Eighth Reason I Wrote, “Someone They Can Trust”

“Someone They Can Trust”, my new novel, is available on Amazon. To receive news about what I’m writing, please subscribe to the author email at the bottom of this post.

Alzheimer’s Disease is a public health problem of staggering proportions, and a personal tragedy for a good chunk of our population. (Around six million people have it in the United States.)

Even if we weren’t dealing with mass shootings, a loneliness epidemic and a childcare crisis – the prevalence of Alzheimer’s is a loud call to band together and live more communally. Dementia can wreck a family. It’s that hard to deal with.

There’s a character in my novel, “Someone They Can Trust” who has Alzheimer’s, and the story shows how a loving community can make life livable for the victims of the disease and for their caregivers.

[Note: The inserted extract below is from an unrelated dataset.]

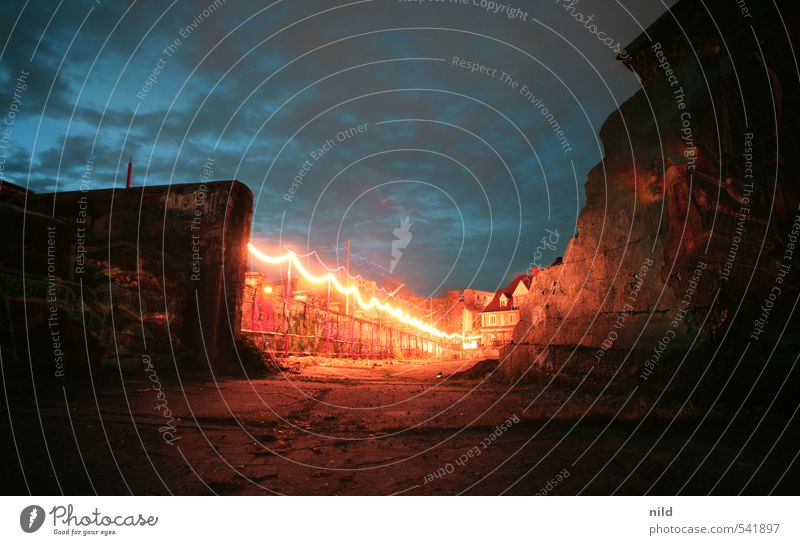 breakthrough Sky Clouds Night sky Industrial plant Ruin Architecture Wall (barrier) Wall (building) Blue Red Concrete Fairy lights Twilight Graffiti Uninhabited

One of three protagonists in the book, Maya, is the main caregiver for her beloved Grandmother, who is found to have Alzheimer’s early in the story.

Another protagonist, Janice, lost her mother to the disease several years before, and is determined not to leave Maya to deal with her crisis alone.

The bond between these two women proves to be healing for both of them.

The story not only describes the grandmother’s descent from a devout and useful life; it’s a story about life going on and being full of graceful, sweet moments even in the midst of the disease. Those are what we can learn to create for each other. This is only one thread in the story arcs of three people, but I think it’s an important one. One in nine people over 65 now have this disease, so none of us is too far removed from it.

That’s why I wrote this book.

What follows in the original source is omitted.